Mr. Kassai also envisions AI acting as a sort of moderator, offering feedback after the meeting, perhaps even pointing out things that humans in the room can’t do.

“When you’ve got an idiot in the boardroom who’s coughing and someone who doesn’t speak much… AI could say things like ‘speaker three, you’ve only spoken 2% of the time and next time you’ll have to speak 20% of the time.’

image source, Husayn Kassai

image caption, Husayn Kassai says that artificial intelligence can calculate how long each person speaks

Ms Teevan says Copilot is already having a “pretty significant impact” on people’s video conferencing. “People are able to summarize meetings four times faster.”

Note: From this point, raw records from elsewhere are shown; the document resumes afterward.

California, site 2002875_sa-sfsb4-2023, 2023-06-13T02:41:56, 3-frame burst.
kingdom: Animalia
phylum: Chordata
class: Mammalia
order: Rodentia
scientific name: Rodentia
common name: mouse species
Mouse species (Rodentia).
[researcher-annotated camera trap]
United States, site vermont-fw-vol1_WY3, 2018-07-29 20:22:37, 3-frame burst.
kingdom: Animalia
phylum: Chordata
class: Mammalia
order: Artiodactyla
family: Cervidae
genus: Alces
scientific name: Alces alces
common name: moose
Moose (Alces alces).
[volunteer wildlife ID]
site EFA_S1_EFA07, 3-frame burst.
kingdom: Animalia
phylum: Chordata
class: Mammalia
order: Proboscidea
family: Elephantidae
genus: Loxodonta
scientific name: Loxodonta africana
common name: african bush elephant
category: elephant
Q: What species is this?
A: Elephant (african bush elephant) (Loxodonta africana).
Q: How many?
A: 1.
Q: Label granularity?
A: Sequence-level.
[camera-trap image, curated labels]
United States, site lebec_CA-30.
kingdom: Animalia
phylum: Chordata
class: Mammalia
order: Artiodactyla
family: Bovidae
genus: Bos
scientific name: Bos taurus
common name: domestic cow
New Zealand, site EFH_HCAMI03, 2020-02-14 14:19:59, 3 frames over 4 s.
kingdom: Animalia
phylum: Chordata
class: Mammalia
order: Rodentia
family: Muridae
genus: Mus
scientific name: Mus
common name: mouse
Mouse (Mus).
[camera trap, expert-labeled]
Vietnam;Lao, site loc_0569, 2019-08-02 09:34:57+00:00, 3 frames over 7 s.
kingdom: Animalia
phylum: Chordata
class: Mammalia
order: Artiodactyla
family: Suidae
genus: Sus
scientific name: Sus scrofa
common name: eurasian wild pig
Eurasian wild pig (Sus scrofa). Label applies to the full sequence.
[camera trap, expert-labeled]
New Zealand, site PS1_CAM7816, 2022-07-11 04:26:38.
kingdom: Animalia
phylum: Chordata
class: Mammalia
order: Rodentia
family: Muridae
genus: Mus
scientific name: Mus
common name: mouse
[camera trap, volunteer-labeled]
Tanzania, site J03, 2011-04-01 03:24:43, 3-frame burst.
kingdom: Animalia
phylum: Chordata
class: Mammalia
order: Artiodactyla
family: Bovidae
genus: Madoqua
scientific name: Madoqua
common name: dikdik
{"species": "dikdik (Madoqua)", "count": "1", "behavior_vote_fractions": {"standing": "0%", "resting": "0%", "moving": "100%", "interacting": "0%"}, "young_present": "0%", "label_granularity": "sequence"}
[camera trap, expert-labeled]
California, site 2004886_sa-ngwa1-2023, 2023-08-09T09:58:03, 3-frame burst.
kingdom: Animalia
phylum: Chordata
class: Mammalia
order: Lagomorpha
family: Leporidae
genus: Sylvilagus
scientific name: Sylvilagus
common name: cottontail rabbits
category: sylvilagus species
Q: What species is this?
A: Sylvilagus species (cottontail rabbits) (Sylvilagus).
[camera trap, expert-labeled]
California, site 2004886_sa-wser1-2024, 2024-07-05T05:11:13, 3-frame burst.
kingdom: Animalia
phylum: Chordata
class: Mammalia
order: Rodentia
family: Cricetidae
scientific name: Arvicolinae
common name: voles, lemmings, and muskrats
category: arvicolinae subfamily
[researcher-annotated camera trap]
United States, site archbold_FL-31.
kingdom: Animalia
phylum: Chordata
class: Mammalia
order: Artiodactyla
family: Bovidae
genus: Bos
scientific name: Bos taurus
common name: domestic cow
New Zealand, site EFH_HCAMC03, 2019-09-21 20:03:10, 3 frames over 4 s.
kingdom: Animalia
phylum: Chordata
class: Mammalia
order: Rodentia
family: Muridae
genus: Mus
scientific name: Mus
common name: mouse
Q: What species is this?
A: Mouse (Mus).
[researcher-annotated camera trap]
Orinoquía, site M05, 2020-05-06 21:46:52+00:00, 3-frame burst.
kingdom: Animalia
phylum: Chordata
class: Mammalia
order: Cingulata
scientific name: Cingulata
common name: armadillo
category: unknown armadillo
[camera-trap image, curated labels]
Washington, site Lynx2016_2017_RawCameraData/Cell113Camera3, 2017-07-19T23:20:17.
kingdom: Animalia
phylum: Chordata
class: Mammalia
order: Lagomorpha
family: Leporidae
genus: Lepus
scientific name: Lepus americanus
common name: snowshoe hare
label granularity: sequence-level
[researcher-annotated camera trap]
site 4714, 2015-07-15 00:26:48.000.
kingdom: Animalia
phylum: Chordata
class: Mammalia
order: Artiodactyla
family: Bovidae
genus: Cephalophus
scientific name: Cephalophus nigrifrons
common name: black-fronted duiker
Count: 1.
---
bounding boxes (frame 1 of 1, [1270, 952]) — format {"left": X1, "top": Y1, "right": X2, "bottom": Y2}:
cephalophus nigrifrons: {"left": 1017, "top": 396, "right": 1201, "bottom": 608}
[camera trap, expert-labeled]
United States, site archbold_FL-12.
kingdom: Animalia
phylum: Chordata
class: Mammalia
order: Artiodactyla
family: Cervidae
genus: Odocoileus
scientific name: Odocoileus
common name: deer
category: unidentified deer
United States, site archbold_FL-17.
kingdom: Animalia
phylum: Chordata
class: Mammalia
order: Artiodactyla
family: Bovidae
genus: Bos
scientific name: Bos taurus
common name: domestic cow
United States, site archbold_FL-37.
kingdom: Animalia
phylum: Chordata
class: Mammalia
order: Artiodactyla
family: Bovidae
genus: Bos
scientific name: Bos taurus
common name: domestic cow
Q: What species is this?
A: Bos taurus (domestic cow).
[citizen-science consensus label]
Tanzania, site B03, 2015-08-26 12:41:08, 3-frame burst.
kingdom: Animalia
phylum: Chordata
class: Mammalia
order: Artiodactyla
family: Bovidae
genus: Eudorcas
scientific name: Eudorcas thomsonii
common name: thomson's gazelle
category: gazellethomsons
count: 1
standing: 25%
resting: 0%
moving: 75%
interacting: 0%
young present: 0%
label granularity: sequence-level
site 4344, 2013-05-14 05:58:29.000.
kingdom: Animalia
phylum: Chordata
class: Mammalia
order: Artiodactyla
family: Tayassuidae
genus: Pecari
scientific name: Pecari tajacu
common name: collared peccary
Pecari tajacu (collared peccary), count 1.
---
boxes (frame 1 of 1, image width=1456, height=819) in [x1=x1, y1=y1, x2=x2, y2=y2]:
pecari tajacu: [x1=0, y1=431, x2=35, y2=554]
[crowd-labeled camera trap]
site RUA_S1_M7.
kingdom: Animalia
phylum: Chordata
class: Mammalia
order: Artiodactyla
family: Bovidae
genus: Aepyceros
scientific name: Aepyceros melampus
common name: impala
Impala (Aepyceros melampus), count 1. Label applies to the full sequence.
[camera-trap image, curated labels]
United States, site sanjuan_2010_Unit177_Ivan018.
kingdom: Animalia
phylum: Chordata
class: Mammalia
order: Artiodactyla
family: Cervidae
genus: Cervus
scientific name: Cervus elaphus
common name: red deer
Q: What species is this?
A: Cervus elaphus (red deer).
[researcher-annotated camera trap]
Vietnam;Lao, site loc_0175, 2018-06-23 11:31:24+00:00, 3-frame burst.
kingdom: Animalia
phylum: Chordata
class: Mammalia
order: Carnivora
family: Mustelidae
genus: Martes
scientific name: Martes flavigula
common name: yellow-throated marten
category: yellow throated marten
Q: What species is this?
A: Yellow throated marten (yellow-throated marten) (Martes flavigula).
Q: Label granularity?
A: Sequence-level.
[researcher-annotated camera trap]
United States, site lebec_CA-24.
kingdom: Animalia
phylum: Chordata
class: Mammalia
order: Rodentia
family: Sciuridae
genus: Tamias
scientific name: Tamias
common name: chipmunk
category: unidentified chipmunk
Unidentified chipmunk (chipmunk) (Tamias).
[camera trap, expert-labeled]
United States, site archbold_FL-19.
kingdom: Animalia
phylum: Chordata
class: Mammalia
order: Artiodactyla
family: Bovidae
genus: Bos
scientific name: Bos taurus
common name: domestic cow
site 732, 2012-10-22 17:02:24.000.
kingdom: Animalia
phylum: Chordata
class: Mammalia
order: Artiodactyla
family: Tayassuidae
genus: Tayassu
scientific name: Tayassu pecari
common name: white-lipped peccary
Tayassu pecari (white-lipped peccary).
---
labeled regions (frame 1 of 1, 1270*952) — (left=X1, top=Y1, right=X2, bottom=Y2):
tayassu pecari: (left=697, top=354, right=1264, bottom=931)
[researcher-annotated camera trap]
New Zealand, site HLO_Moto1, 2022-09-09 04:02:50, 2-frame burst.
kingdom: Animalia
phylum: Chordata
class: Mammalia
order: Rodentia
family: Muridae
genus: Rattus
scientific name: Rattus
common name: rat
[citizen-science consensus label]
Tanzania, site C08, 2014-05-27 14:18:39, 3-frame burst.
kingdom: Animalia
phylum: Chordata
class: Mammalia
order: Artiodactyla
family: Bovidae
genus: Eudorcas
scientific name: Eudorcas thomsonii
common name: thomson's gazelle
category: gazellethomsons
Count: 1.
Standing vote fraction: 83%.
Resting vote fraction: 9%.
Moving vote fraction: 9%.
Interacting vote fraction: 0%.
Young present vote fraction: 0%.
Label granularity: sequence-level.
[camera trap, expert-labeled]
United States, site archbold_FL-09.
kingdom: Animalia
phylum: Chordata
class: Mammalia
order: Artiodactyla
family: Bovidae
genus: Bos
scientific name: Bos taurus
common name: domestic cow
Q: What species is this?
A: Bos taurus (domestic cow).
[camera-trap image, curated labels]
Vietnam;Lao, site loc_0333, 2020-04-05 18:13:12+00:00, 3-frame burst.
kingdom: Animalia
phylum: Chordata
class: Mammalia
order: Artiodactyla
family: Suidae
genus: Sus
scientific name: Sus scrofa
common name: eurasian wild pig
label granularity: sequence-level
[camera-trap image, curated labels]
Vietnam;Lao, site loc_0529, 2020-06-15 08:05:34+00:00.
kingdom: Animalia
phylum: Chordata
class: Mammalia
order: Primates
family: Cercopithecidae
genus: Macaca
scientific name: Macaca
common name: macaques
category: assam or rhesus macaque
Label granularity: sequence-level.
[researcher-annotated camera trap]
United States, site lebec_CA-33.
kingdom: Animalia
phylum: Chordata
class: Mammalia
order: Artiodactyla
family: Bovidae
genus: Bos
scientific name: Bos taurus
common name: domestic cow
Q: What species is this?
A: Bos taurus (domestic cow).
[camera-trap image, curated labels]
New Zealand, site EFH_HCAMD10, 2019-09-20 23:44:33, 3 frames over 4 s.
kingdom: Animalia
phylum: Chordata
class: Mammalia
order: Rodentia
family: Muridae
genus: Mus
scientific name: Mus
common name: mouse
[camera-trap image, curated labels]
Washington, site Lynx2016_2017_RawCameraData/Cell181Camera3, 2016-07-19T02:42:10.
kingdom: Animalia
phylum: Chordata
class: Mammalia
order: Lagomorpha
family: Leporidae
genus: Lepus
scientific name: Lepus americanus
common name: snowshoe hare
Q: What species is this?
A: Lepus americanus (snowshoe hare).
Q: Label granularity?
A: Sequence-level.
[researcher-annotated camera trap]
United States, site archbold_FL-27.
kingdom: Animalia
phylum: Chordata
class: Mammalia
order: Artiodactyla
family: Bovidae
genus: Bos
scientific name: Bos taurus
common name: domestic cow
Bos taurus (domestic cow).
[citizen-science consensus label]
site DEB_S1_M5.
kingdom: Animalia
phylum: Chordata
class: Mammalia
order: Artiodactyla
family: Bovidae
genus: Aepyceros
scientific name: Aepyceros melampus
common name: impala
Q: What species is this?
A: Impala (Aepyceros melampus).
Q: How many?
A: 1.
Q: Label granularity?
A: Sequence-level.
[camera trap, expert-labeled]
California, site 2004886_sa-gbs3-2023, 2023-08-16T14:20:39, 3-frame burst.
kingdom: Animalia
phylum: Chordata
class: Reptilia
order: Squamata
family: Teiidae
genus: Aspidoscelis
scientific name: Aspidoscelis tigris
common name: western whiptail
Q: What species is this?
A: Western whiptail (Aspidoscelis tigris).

Yet, as numerous reports over the past year have indicated, AI is not yet reliable and can make mistakes, or as they are also called “hallucinations.”

Echoing the old adage “garbage in, garbage out”, Ms Teevan says Microsoft is currently doing a lot of work to ensure Copilot’s “AI guidance” is as good as it can be.

An AI challenge refers to an AI that provides the best possible answer to a user’s question. To do this, it needs to be able to learn as quickly as possible who the user is, what they do for work, and what answers they are most likely to want.

“One of the most common ways I use AI is to ask it what questions I should ask in a meeting,” says Ms Teevan.

For AI to get the right answers, Ms. Teevan says, it needs to “understand that I’m a scientist and an executive at Microsoft.”

Business psychologist Jess Barker says it’s easy to see why so many of us dislike work meetings. “The data suggests, as does our experience, that most meetings are time-consuming and ineffective.”

She’s also “not convinced that the general level of frustration will completely disappear” thanks to AI. “I think we may find that we continue to be frustrated with meetings, but for different reasons — like being annoyed with Person A who never shows up for a Monday morning meeting but instead demands that an AI tool attend on their behalf.

“Or the frustration of a person who is late to every meeting and uses an AI tool to update what they missed so far. I understand how this could lead to increased resentment and mistrust among colleagues.’

However, Microsoft’s Ms. Teevan is convinced that artificial intelligence will help improve meetings. “It can help people feel less overwhelmed, it can help them get started and tick things off the list. And it can help spark ideas, see things in new ways, and get support.”